◆ The data
■ ■ ■

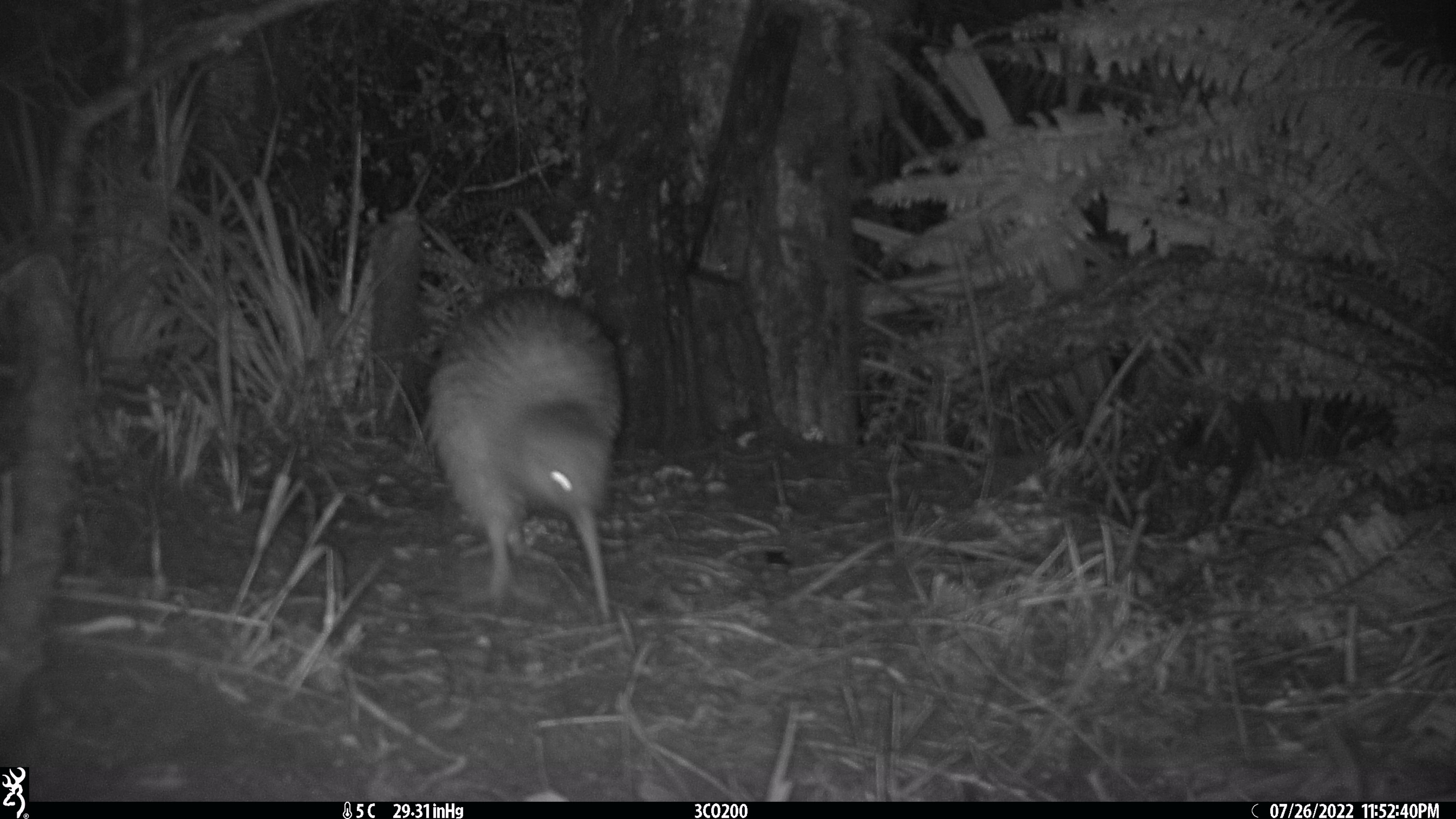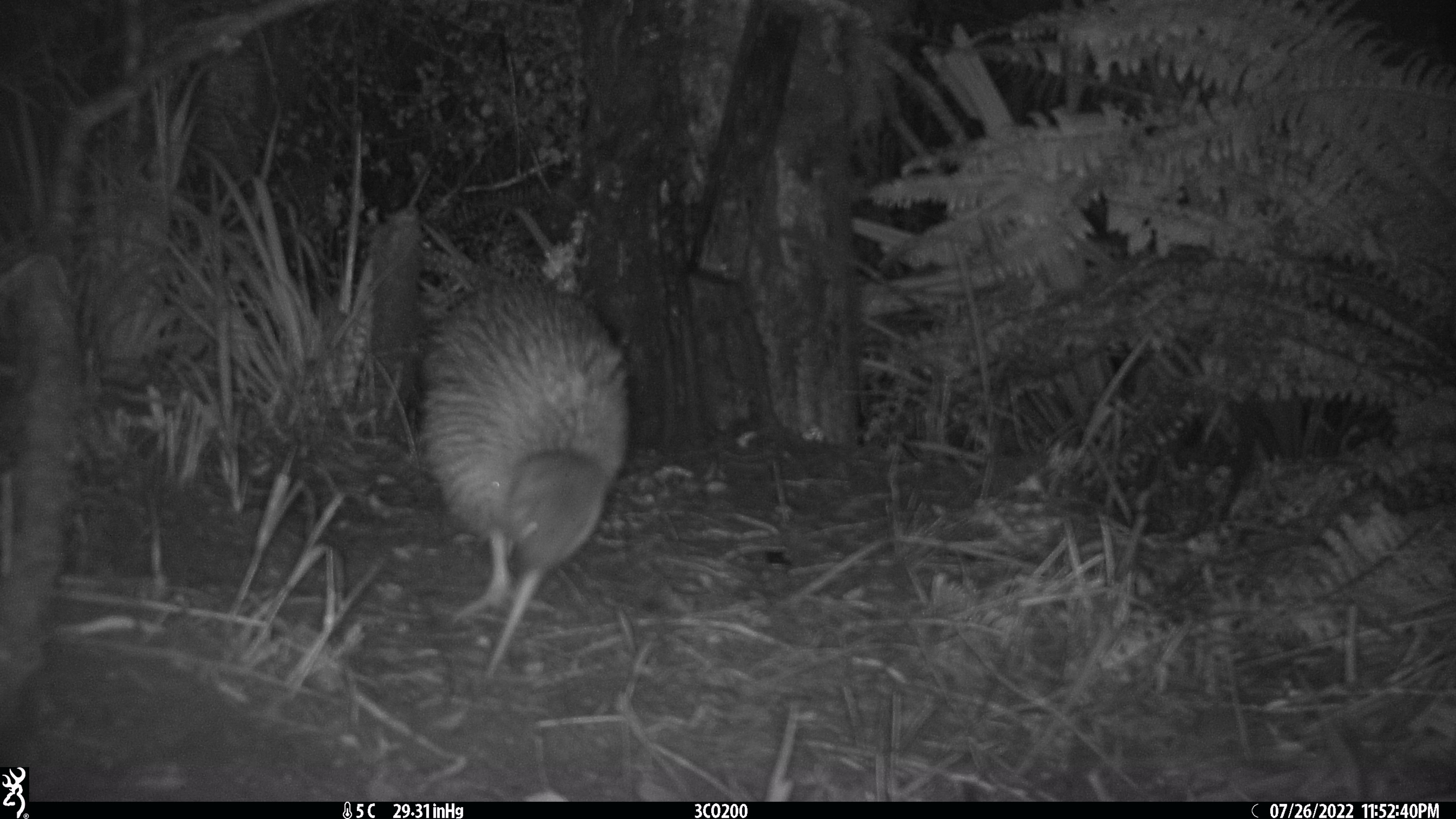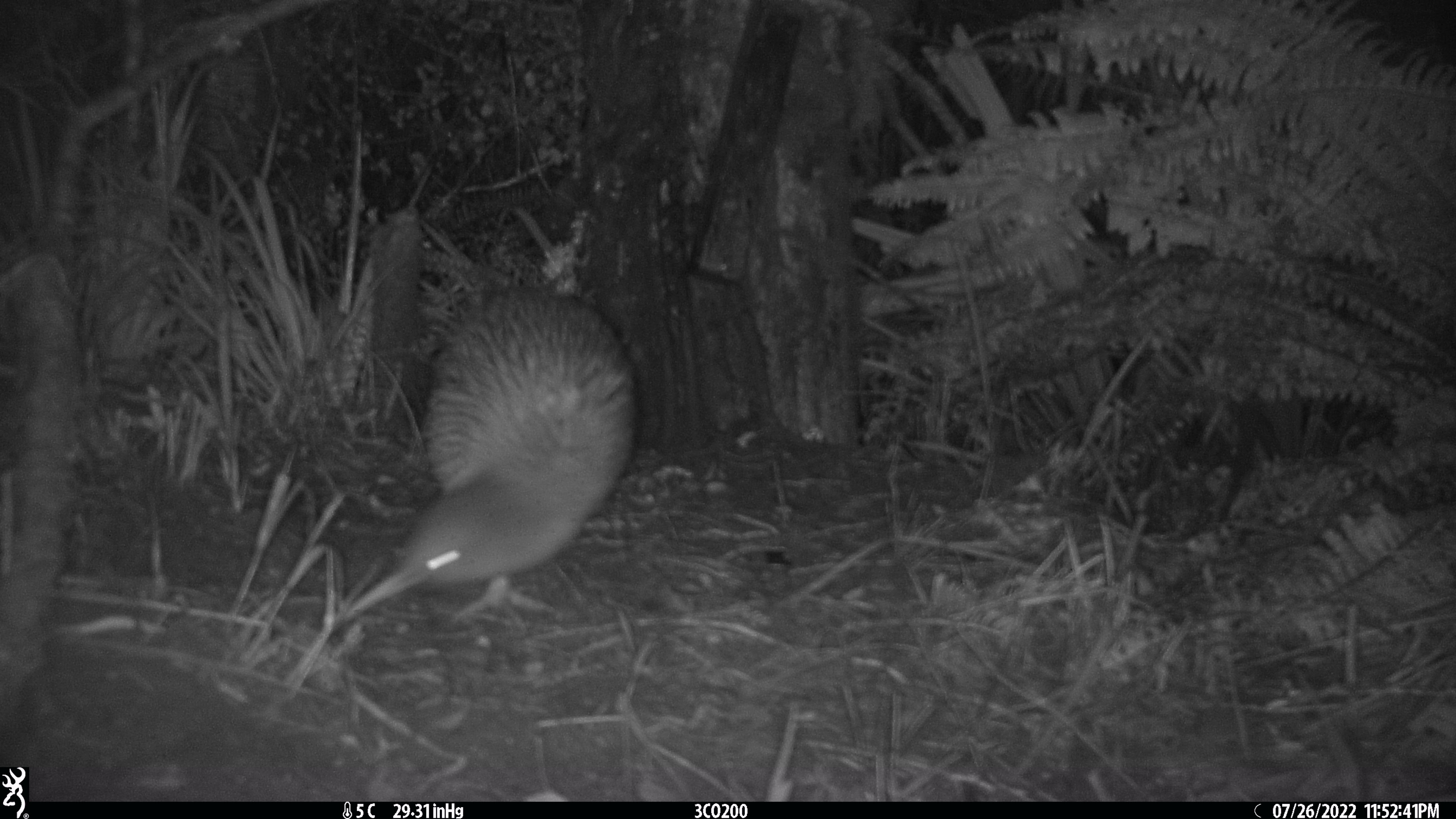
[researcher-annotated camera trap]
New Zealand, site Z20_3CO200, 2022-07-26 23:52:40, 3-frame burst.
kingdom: Animalia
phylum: Chordata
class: Aves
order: Apterygiformes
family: Apterygidae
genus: Apteryx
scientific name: Apteryx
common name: kiwi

■ ■ ■

◆ Exercise aim
Exactly what appears in the records above must be returned, apart from the pictures.

◆ Output for this task
[researcher-annotated camera trap]
New Zealand, site Z20_3CO200, 2022-07-26 23:52:40, 3-frame burst.
kingdom: Animalia
phylum: Chordata
class: Aves
order: Apterygiformes
family: Apterygidae
genus: Apteryx
scientific name: Apteryx
common name: kiwi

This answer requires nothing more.